Il governo trova 10 miliardi per la crescita

RomaI numeri sono rimasti ballerini fino all'ultimo momento. A poche ore dal Consiglio dei ministri chiamato ad approvare la Nota di aggiornamento del Documento di economia e finanza, Def, il ministero dell'Economia ha organizzato una riunione: i numeri non tornavano. E nel bel mezzo dell'incontro tecnico, l'Istat ha diffuso la previsione che anche nel terzo trimestre la crescita sarebbe stata negativa.

Il quadro di finanza pubblica disegnato dalla Nota di aggiornamento è «molto peggiorato rispetto al Def precedente», annuncia il ministro dell'Economia. Quest'anno la crescita sarà negativa per lo 0,3%. E il deficit rimarrà al 3%. Il debito salirà quest'anno al 131,7%, e il prossimo al 133,4%. Lo stesso documento presuppone che il pil del 2015 cresca almeno dello 0,5%; nonostante i timori dell'Istat a riguardo. Ne consegue che il deficit tendenziale del prossimo anno si dovrebbe fermare - nei programmi del Mef - al 2,2%, rispetto all'1,8% programmato. Come a dire: se il governo non intervenisse in alcun modo sui conti pubblici, il deficit scenderebbe al 2,2%.

Ma non sarà così. Come sottolineato più volte da Renzi e da Padoan, il governo punta a portare il deficit programmato al 2,9%. Ne consegue che avrà uno 0,7% di pil a disposizione per finanziare le misure a favore della crescita. Vale a dire, 10,5 miliardi. Più o meno il costo per la finanza pubblica degli 80 euro. Questa voce coprirà circa il 50% della manovra del 2015. Il resto verrà da un taglio della spesa dei ministeri ed enti locali (6/8 miliardi) e da misure finanziarie una tantum (2/4 miliardi). Sembra sia stata accantonata l'ipotesi di utilizzare nella manovra - sottoforma di nuova spesa - i 6 miliardi di riduzione dello spread.

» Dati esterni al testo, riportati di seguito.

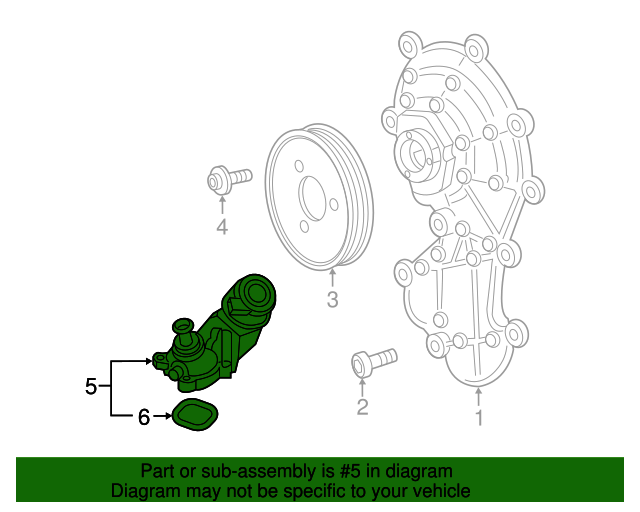 4

3

5

6

2

1

Part or sub-assembly is #5 in diagram
Diagram may not be specific to your vehicle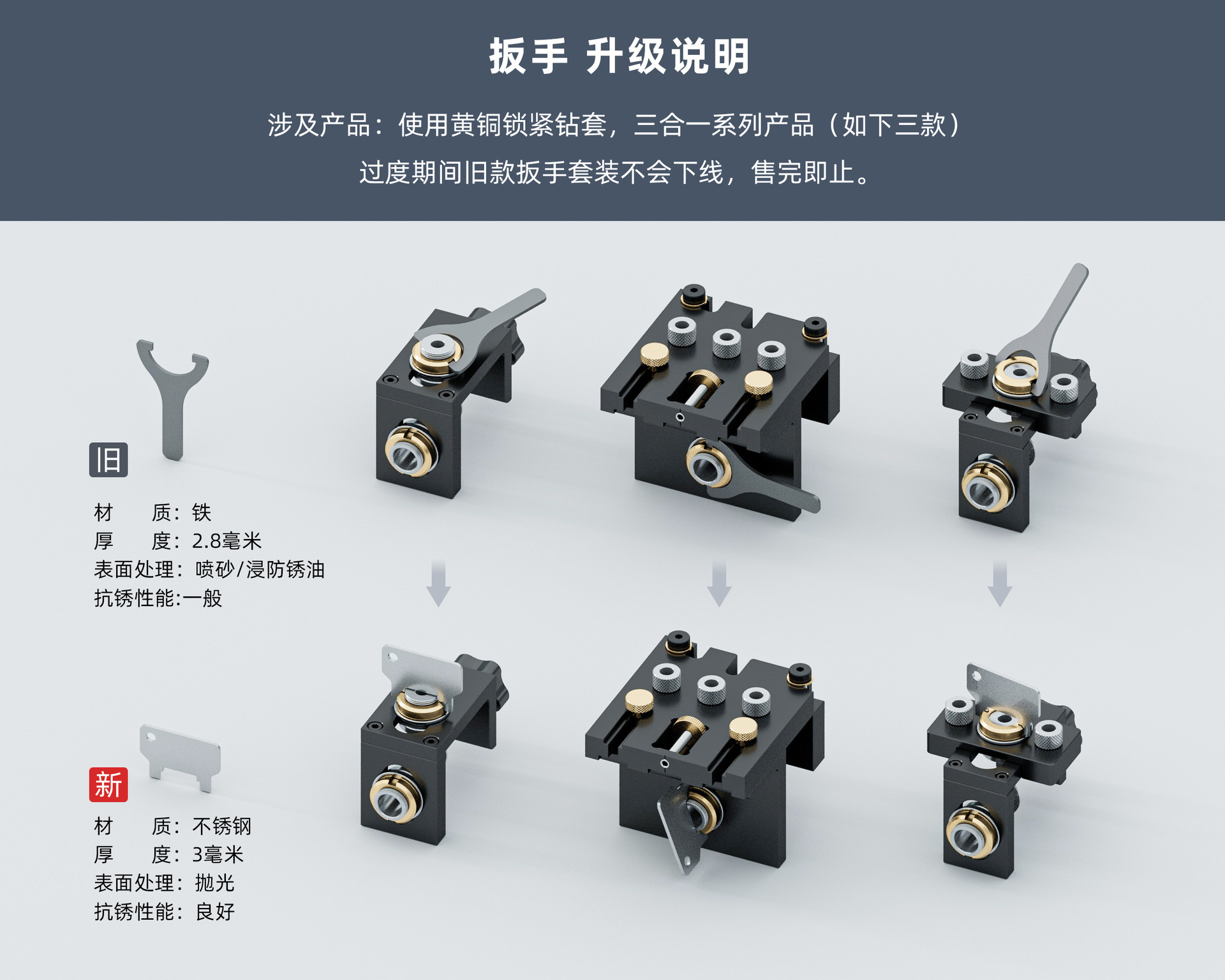 扳手 升级说明

涉及产品：使用黄铜锁紧钻套，三合一系列产品（如下三款）

过度期间旧款扳手套装不会下线，售完即止。

旧

材　　质：铁
厚　　度：2.8毫米
表面处理：喷砂/浸防锈油
抗锈性能:一般

新

材　　质：不锈钢
厚　　度：3毫米
表面处理：抛光
抗锈性能：良好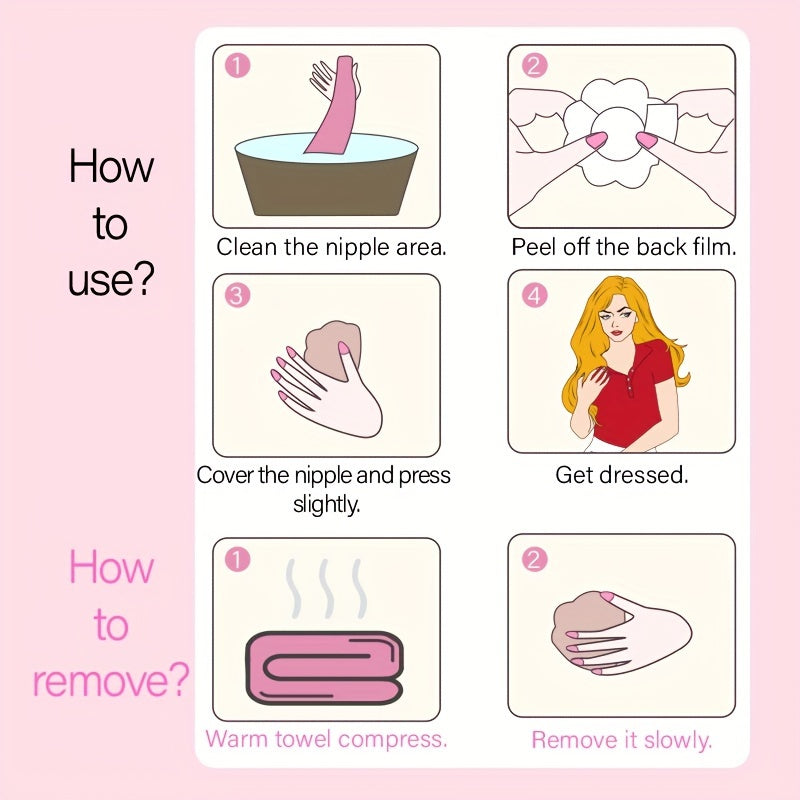 How to use?

1
Clean the nipple area.

2
Peel off the back film.

3
Cover the nipple and press slightly.

4
Get dressed.

How to remove?

1
Warm towel compress.

2
Remove it slowly.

La Nota di aggiornamento tra le righe annuncia che la correzione strutturale del deficit sarà limitata allo 0,2%, contro lo 0,5% chiesto dai Trattati europei: arriverà dal prossimo anno, dice Padoan. E il pareggio di bilancio ci sarà nel 2017. Da un punto di vista tecnico, la crescita del pil inferiore ai livelli previsti (dall'1 allo 0,5%) consente all'Italia di ammorbidire gli interventi per rispettare sia la riduzione strutturale del deficit (02, contro 0,5%) sia il livello di disavanzo nominale (2,9, contro l'1,8%). Pertanto, la Commissione europea non dovrebbe - in virtù della congiuntura negativa - avviare una procedura d'infrazione per il mancato rispetto dei valori programmati. Salvo che a Bruxelles non prendano in considerazione un altro indicatore: il pil potenziale.

Da notare che questi livelli di deficit sono stati resi possibili grazie alla rivalutazione del pil, operato attraverso il calcolo del contributo alla ricchezza determinato da prostituzione e droga. Al Mef hanno calcolato che i due fenomeni hanno contribuito ad aumentare dello 0,2% il profilo storico del pil. Potrebbe essere un boomerang qualora la Commissione dovesse prendere in considerazione il pil potenziale.